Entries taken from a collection

----------

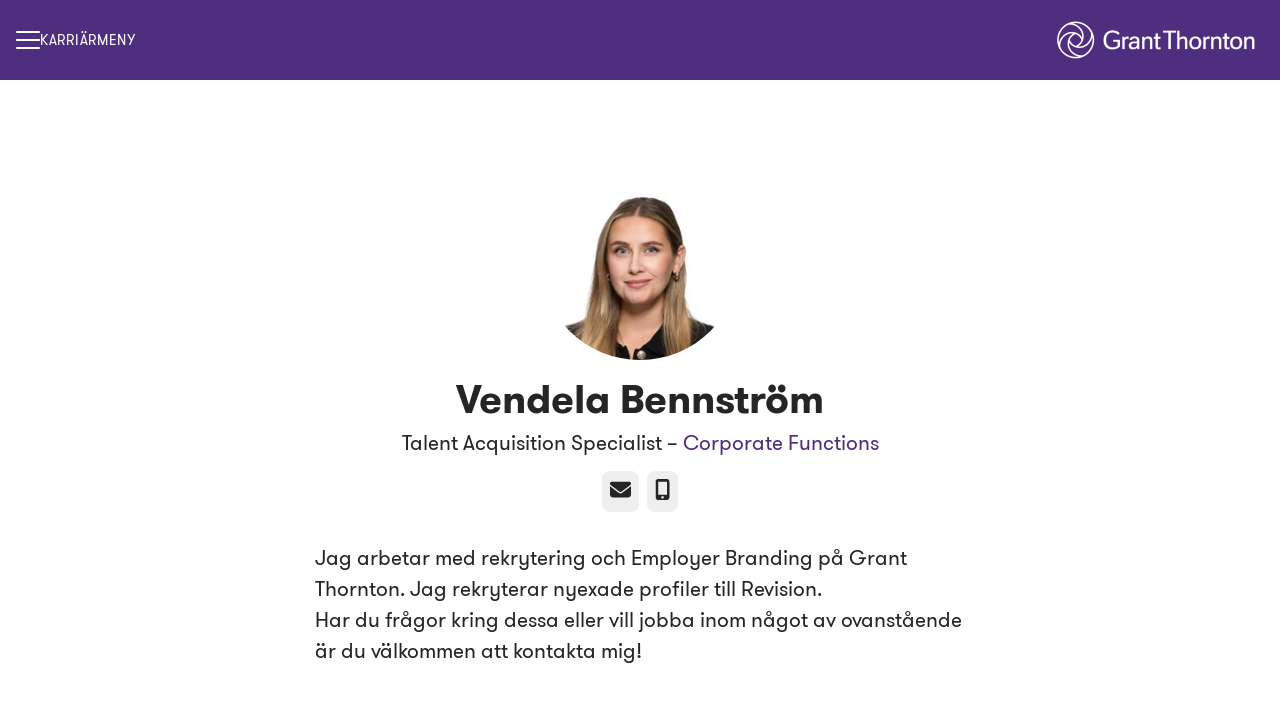

--- FILE ---
content_type: text/css
request_url: https://fonts.teamtailor-cdn.com/teamtailor-production/grantthornton/custom-fonts.css
body_size: -13
content:
          @font-face {
            font-family: "GT-Walsheim-Pro-Bold";
            src: url("GT-Walsheim-Pro-Bold.woff") format("woff");
            font-display: swap;
            font-style: normal;
            font-weight: normal;
            font-variant: normal;
          }

          @font-face {
            font-family: "GT-Walsheim-Pro-Regular";
            src: url("GT-Walsheim-Pro-Regular.woff") format("woff");
            font-display: swap;
            font-style: normal;
            font-weight: normal;
            font-variant: normal;
          }
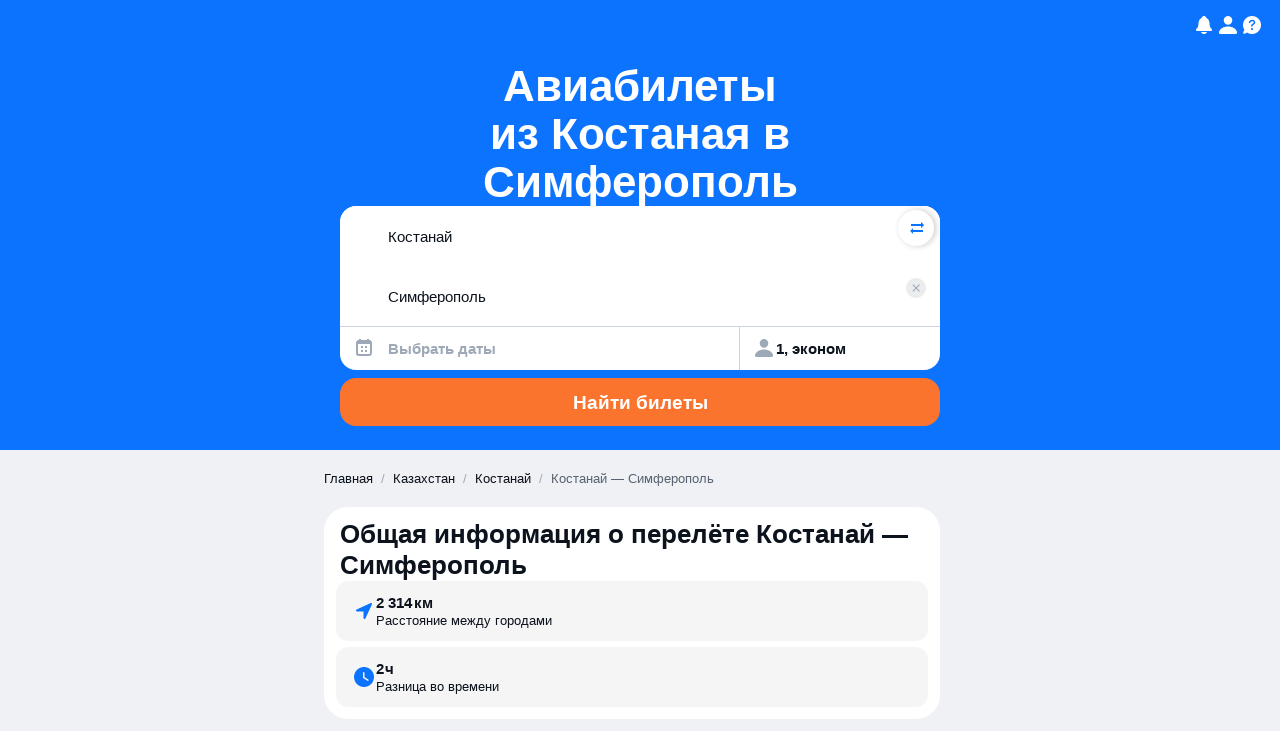

--- FILE ---
content_type: text/javascript
request_url: https://static.aviasales.com/seo-salo-party/_astro/index.B3TqWarJ.js
body_size: 662
content:
var F={exports:{}},M;function B(){return M||(M=1,function(u){function a(l){return l&&l.__esModule?l:{default:l}}u.exports=a,u.exports.__esModule=!0,u.exports.default=u.exports}(F)),F.exports}var s={exports:{}},q;function L(){return q||(q=1,function(u,a){Object.defineProperty(a,"__esModule",{value:!0}),a.default=l;function l(t){return function(){var i=arguments.length>0&&arguments[0]!==void 0?arguments[0]:{},e=i.width?String(i.width):t.defaultWidth,n=t.formats[e]||t.formats[t.defaultWidth];return n}}u.exports=a.default}(s,s.exports)),s.exports}var m={exports:{}},_;function W(){return _||(_=1,function(u,a){Object.defineProperty(a,"__esModule",{value:!0}),a.default=l;function l(t){return function(i,e){var n=e!=null&&e.context?String(e.context):"standalone",r;if(n==="formatting"&&t.formattingValues){var d=t.defaultFormattingWidth||t.defaultWidth,f=e!=null&&e.width?String(e.width):d;r=t.formattingValues[f]||t.formattingValues[d]}else{var o=t.defaultWidth,c=e!=null&&e.width?String(e.width):t.defaultWidth;r=t.values[c]||t.values[o]}var v=t.argumentCallback?t.argumentCallback(i):i;return r[v]}}u.exports=a.default}(m,m.exports)),m.exports}var p={exports:{}},R;function g(){return R||(R=1,function(u,a){Object.defineProperty(a,"__esModule",{value:!0}),a.default=l;function l(e){return function(n){var r=arguments.length>1&&arguments[1]!==void 0?arguments[1]:{},d=r.width,f=d&&e.matchPatterns[d]||e.matchPatterns[e.defaultMatchWidth],o=n.match(f);if(!o)return null;var c=o[0],v=d&&e.parsePatterns[d]||e.parsePatterns[e.defaultParseWidth],P=Array.isArray(v)?i(v,function(b){return b.test(c)}):t(v,function(b){return b.test(c)}),h;h=e.valueCallback?e.valueCallback(P):P,h=r.valueCallback?r.valueCallback(h):h;var C=n.slice(c.length);return{value:h,rest:C}}}function t(e,n){for(var r in e)if(e.hasOwnProperty(r)&&n(e[r]))return r}function i(e,n){for(var r=0;r<e.length;r++)if(n(e[r]))return r}u.exports=a.default}(p,p.exports)),p.exports}var x={exports:{}},w;function k(){return w||(w=1,function(u,a){Object.defineProperty(a,"__esModule",{value:!0}),a.default=l;function l(t){return function(i){var e=arguments.length>1&&arguments[1]!==void 0?arguments[1]:{},n=i.match(t.matchPattern);if(!n)return null;var r=n[0],d=i.match(t.parsePattern);if(!d)return null;var f=t.valueCallback?t.valueCallback(d[0]):d[0];f=e.valueCallback?e.valueCallback(f):f;var o=i.slice(r.length);return{value:f,rest:o}}}u.exports=a.default}(x,x.exports)),x.exports}export{L as a,W as b,g as c,k as d,B as r};

//# sourceMappingURL=https://private-static.prod.k8s.int.avs.io/seo-salo-source-maps/seo-salo-party/_astro/index.B3TqWarJ.js.map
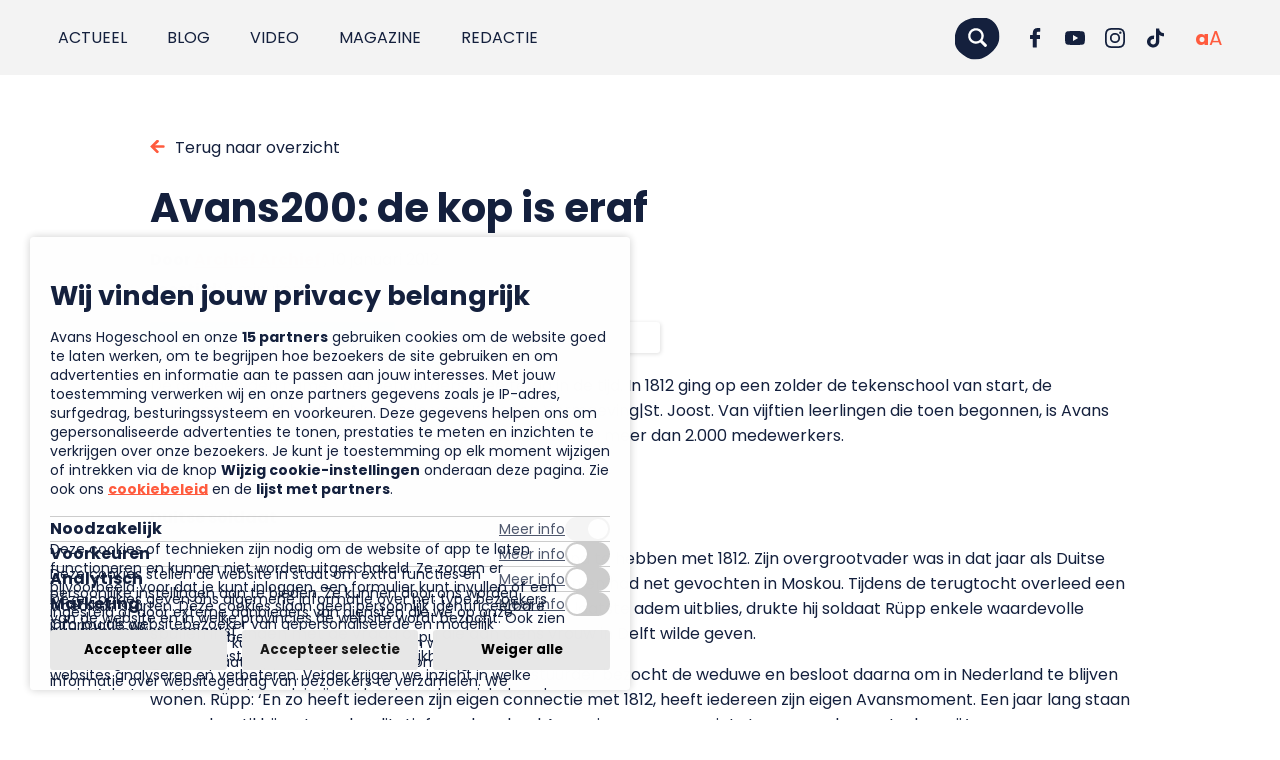

--- FILE ---
content_type: application/javascript; charset=UTF-8
request_url: https://punt.avans.nl/app/plugins/twz-cookie-monster/public/js/cookie-monster-public.11939bac5b32b72dcbdd.js?ver=1.2.0
body_size: 1071
content:
window.TWZ_CM=new class{constructor(e){window.dataLayer=window.dataLayer||[],this.dataLayer=window.dataLayer,this.config=window.TWZ_CM_CONFIG;const t=this.getCookie(this.config.twz_cm_cookiename);this.userCookie="string"==typeof t&&t.length>1?t:this.getDefaultTags(),this.fireTags(this.userCookie,"default")}load(){this.action="twz_cm_load",this.canBeOpened()&&this.open();const e=document.querySelectorAll('a[href="#cookiemonster"]');Array.from(e).forEach((e=>e.addEventListener("click",(e=>(e.preventDefault(),document.body.classList.contains("twz-cm-popup--active")||this.open(),!1)))))}canBeOpened(){const e=JSON.parse(this.userCookie);if(console.log("checking if popup can be opened"),document.body.classList.contains("twz-cm-popup--active"))return!1;if("object"==typeof e)if("string"==typeof e.hash){if(e.hash==this.config.twz_cm_hash)return!1}else console.log("invalid cookie, show popup");return!0}open(){console.log("opening popup");const e=new FormData;e.append("action",this.action),fetch(this.config.ajax_url,{method:"POST",headers:{"Cache-Control":"no-cache"},cache:"no-cache",body:e}).then((e=>e.text())).then((e=>this.render(e))).then((()=>this.loadEvents(document.querySelector(".twz-cm-popup")))).then((()=>{document.body.classList.add("twz-cm-popup--active"),window.dispatchEvent(new CustomEvent("twz-popup-created",{bubbles:!0,detail:{popup:document.querySelector(".twz-cm-popup")}}))})).then((e=>{console.log("Success:",e)})).catch((e=>{console.error("Error:",e)}))}render(e){document.body.insertAdjacentHTML("beforeend",e)}loadEvents(e){e.querySelectorAll(".more-info")?.forEach((e=>e.addEventListener("click",(e=>{"false"===e.currentTarget.closest(".twz-cm-popup__cookies-cookie").getAttribute("is-expanded")?(e.currentTarget.closest(".twz-cm-popup__cookies-cookie").setAttribute("is-expanded","true"),e.currentTarget.textContent=e.currentTarget.dataset.lessInfo):(e.currentTarget.closest(".twz-cm-popup__cookies-cookie").setAttribute("is-expanded","false"),e.currentTarget.textContent=e.currentTarget.dataset.moreInfo)})))),e.querySelector('[data-submit="all"]')?.addEventListener("click",(()=>this.savePreferences("all"))),e.querySelector('[data-submit="selected"]')?.addEventListener("click",(()=>this.savePreferences("selected"))),e.querySelector('[data-submit="refuse"]')?.addEventListener("click",(()=>this.savePreferences("refuse")))}close(e){document.body.classList.remove("twz-cm-popup--active")}savePreferences(e){this.close(document.querySelector(".twz-cm-popup"));let t=[],o={};t=document.querySelectorAll(".twz-cm-popup input"),o.hash=this.config.twz_cm_hash,t.forEach((t=>{o[t.value]="all"===e?1:"refuse"===e?t.checked&&t.disabled?1:0:t.checked?1:0})),this.userCookie=o,o=JSON.stringify(o),this.setCookie(this.config.twz_cm_cookiename,o),this.fireTags(o,"update")}getDefaultTags=()=>{let e={1:0,2:0,3:0,4:0,5:0};const t=Object.fromEntries(Object.entries(this.config).filter((([e])=>e.includes("twz_cm_group"))));for(const[o,c]of Object.entries(t))o.includes("required")&&"on"===c&&(e[o.split("_").slice(3,-1).join("_")]=null);for(const[o]of Object.entries(e))for(const[c,s]of Object.entries(t))c.includes(o)&&c.includes("required")&&(e[o]="on"===s?1:0);return e.hash=null,JSON.stringify(e)};fireTags(e,t="default"){console.log(`Firing tags: ${t}, ${e}`);const o={};if(this.config.twz_cm_gtag.forEach((e=>o[e]="denied")),e){e=JSON.parse(e);for(let t=1;t<5;t++)if(Object.keys(e).includes(String(t))&&1==e[t]){const e=this.config[`twz_cm_group_${t}_event`],c=this.config[`twz_cm_group_${t}_gtag_consent`];this.config.twz_cm_gtag.forEach((e=>{c.includes(e)&&(o[e]="granted")})),"object"==typeof this.dataLayer&&this.dataLayer.push({event:e,consentGiven:!0})}}this.gtag("consent",t,o),"object"==typeof this.dataLayer&&this.dataLayer.push({event:"cookie_consent_update"})}gtag(){"object"==typeof this.dataLayer&&this.dataLayer.push(arguments)}getCookie(e){const t=document.cookie.split(";").reduce(((e,t)=>{const[o,c]=t.split("=").map((e=>e.trim()));return o&&c&&(e[o]=decodeURIComponent(c)),e}),{});return e?t[e]||"":t}setCookie(e,t,o={}){var c=new Date;""==this.config.twz_cm_expire&&(this.config.twz_cm_expire=31536e3),c.setTime(c.getTime()+1e3*this.config.twz_cm_expire),o.expires=c.toUTCString(),o.path="/",document.cookie=`${e}=${t}${Object.keys(o).reduce(((e,t)=>e+`;${t.replace(/([A-Z])/g,(e=>"-"+e.toLowerCase()))}=${o[t]}`),"")};`}},document.addEventListener("DOMContentLoaded",(()=>window.TWZ_CM.load()));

----------

- **ACTIVITY**
Which lines of the records above contain the word "Walsheim"? Copy each of them.

- **EXERCISE RESULT**
            font-family: "GT-Walsheim-Pro-Bold";
            src: url("GT-Walsheim-Pro-Bold.woff") format("woff");
            font-family: "GT-Walsheim-Pro-Regular";
            src: url("GT-Walsheim-Pro-Regular.woff") format("woff");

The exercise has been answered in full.